Like most modules in Libmba, the ideas and code can be extracted or adapted to meet the needs of your application and do not bind you to a particular "environment" or library. Although the text.h typedefs and macros are used throughout the libmba package, users can simply choose to ignore them and pass char * to functions that accept tchar * (or wchar_t * if libmba has been compiled with -DUSE_WCHAR).
Consider the Russian character called CYRILLIC CAPITAL LETTER GHE which looks like an upside down 'L' has a Unicode value of U+0413. This character's value will be different depending on which charset is being discussed but Unicode is the international standard superset of virtually all charsets so unless otherwise specified Unicode will be used to describe characters throughout this documentation. The number of bytes that the U+0413 character occupies depends on the character encoding being used. Notice that a charset and a character encoding are different things.
Charsets A charset (or characterset) is a map that defines which numeric value represents a particular character. In the Unicode charset CYRILLIC CAPITAL LETTER GHE is the numeric value 0x0413 (written U+0413 in the Unicode standard convention). Some example charsets are ISO-8859-1, CP1251, and GB2312.

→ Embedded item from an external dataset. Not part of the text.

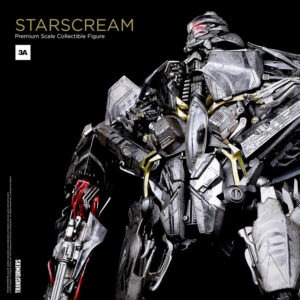 Transformers: Dark of the Moon Starscream by 3A Toys (Pre-Order only)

Character Encodings A character encoding defines how the numeric values representing characters are serialized into a sequence of bytes so that it can be operated on in memory, stored on a disk, or transmitted over a network. For example, at least two bytes of memory would be required to hold the value 0x0413. If this value were simply stored as the byte 0x04 followed by the byte 0x13 this encoding would be UCS-2BE meaning Unicode Character Set, 2 bytes, and big-endian. The following are examples of some other Unicode character encodings:
For example the sequence of bytes representing the Unicode character U+0413 in UTF-8 are 0xD0 followed by 0x93. This multi-byte sequence was determined by using a hexedit program to create a file called ucs2.bin containing 2 bytes; 0x04 followed by 0x13. As described before, this encoding is UCS-2BE. To convert the file from UCS-2BE to UTF-8 the command $ iconv -f UCS-2BE -t UTF-8 ucs2.bin > utf8.bin was used followed by hexedit again to view the results.
UTF-8 is the premier character encoding used on Unix and Unix-like platforms. For a complete description of UTF-8 read the UTF-8 and Unicode FAQ for Unix/Linux.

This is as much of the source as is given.